今日の奴隷たちは、いつにも増してむごたらしい仕打ちを受けていた。



一度に何発も革紐が跳ぶのは変わらないが、今日の高砂はどこか様子が違う。



目の色を変えて奴隷たちを虐げるその姿は、狂気に満ちていた。



朝から熱気を含む暑さで日差しが強く、少し遠くを見れば、逃げ水が見える。



「あ…っ…み……水……」



朦朧とする意識の中で、一人の男が歩き出す。



「水……水をくれぇぇ!!」



渇いた喉から発せられる言葉はどこまでも悲痛なものだった。


男は若い監視に竹棒で繰り返し打たれた。



今日は、宮殿に属する奴隷だけがいつもより早く叩き起こされ、食事も取らされぬまま働かされた。



俺たちは猛暑の中、ろくに水分も採っていない。


体内からは汗が吹き出し、俺のからだは脱水症の寸前だ。


隣で浅い呼吸を繰り返すチェダーも、随分と苦しそうだった。


「チェダー、大丈夫か!?」


「うん。
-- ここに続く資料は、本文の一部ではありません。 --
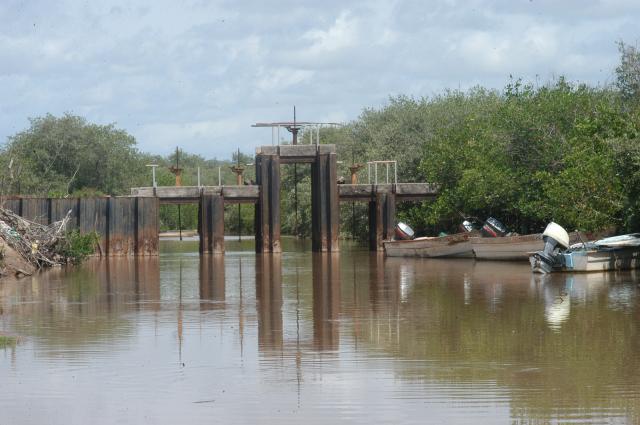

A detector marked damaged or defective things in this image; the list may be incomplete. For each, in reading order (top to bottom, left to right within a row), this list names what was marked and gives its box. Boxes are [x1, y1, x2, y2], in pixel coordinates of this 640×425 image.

rusty stained wall [0, 196, 159, 255]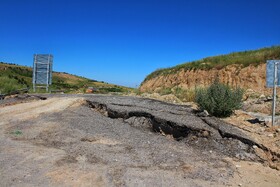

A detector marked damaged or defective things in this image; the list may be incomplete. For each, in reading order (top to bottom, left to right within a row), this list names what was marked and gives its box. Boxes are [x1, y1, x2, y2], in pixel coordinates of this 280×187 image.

cracked asphalt road [0, 95, 280, 187]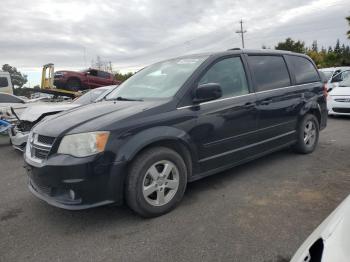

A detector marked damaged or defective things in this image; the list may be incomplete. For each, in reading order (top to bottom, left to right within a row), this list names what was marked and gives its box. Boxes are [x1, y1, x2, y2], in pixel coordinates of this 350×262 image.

white damaged car [9, 84, 115, 149]
white damaged car [292, 194, 350, 262]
なんとか」


そう言った矢先、チェダーの隣で作業をしていた男が倒れた。


俺たちはぐったりと横たわる男に手を差し伸べようとしたが、監視の鞭がやって来て男を引きずって行った。


介抱される訳ではない。


目を覚ますまで折檻されるのだ。



「水か……そういえば、今日はまだお前たちに飲ませていなかったな。飲みたいか!?」


先ほど悲痛な叫びをした男の前までくると、高砂は甘い言葉で囁いた。


「………は、はい。一口で構いません……どうか。どうか」


泣きながら訴える男を前に、高砂は部下を呼びつけて耳打ちをした。



指示を仰いだ監視は、一度びくっと肩を揺らすと、近くにいた数人の監視と姿を消した。


「そこで待っていろ」


高砂がそう言うと、男は勢いよく『はい!!』と答えて正座した。